Just got a phone call from Bill the Grill Guy and Gary Cline, wanted me to let everyone know they have made it to Lynchburg and are on their way to the competition tonight to spend some time with Chris Cappel from Dizzy Pig and Aaron from Dizzy Pig (North). Apparently there are a few other teams there they know and will call with a report tomorrow.

I'm sure whatever they do tonight alcohol will be involved.


----------



## wittdog (Oct 27, 2006)

Sounds like fun...


----------



## LarryWolfe (Oct 28, 2006)

Talked to Bill and Gary last night and they were 3 sheets to the wind.  Took them 10 hours to get there.  They were tore up!
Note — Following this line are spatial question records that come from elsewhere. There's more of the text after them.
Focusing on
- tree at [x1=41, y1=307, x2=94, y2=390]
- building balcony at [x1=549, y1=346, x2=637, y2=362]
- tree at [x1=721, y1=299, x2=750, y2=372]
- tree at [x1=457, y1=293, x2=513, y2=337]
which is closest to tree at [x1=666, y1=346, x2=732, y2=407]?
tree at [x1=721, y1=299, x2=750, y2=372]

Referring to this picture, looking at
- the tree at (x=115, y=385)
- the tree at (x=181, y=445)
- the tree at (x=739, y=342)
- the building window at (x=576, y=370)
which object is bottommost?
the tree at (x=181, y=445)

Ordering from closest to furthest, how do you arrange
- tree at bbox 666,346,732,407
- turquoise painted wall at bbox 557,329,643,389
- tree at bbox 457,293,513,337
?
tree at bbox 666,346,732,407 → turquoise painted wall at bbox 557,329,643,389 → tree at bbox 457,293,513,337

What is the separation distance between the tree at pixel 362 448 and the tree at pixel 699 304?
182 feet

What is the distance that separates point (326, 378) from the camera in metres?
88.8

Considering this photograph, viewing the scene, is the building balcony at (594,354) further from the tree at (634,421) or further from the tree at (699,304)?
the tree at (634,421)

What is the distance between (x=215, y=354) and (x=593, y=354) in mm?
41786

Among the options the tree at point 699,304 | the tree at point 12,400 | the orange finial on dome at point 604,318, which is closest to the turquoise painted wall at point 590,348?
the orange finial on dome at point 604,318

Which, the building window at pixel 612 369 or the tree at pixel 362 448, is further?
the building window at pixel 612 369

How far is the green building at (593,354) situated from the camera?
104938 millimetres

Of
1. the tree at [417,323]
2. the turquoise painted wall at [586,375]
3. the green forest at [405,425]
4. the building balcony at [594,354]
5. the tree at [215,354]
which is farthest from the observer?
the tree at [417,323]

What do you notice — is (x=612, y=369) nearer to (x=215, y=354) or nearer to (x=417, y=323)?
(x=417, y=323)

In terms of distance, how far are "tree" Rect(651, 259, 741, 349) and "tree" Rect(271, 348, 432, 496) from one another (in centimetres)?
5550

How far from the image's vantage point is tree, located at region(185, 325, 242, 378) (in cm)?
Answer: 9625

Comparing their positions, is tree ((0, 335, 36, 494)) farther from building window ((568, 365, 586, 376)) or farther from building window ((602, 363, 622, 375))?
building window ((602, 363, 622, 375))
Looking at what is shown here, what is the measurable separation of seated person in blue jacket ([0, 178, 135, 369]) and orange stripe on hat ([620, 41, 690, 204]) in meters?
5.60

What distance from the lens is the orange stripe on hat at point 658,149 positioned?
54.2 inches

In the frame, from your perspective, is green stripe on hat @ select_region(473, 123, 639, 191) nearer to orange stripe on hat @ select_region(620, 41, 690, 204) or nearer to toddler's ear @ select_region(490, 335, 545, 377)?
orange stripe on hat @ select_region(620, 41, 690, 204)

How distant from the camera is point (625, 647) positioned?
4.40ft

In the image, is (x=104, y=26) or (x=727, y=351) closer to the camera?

Talked to them again this morning.  They had a great warm night spooning together and were having breakfast at Shoneys.  Then they were headed to the Distillery for a tour and plenty of samples then to the cook site for the awards!


----------



## Puff1 (Oct 28, 2006)

Is "spooning" a new cook category?


----------



## Captain Morgan (Oct 28, 2006)

Talked to em this am as well..they were first in line at the distillery at
9 am!   I'm not sure they had sobered up from the night before!!


----------



## Puff1 (Oct 28, 2006)

Sounds like a pretty bad/fun trip for a drinkin' man


----------



## Bobberqer (Oct 29, 2006)

...


----------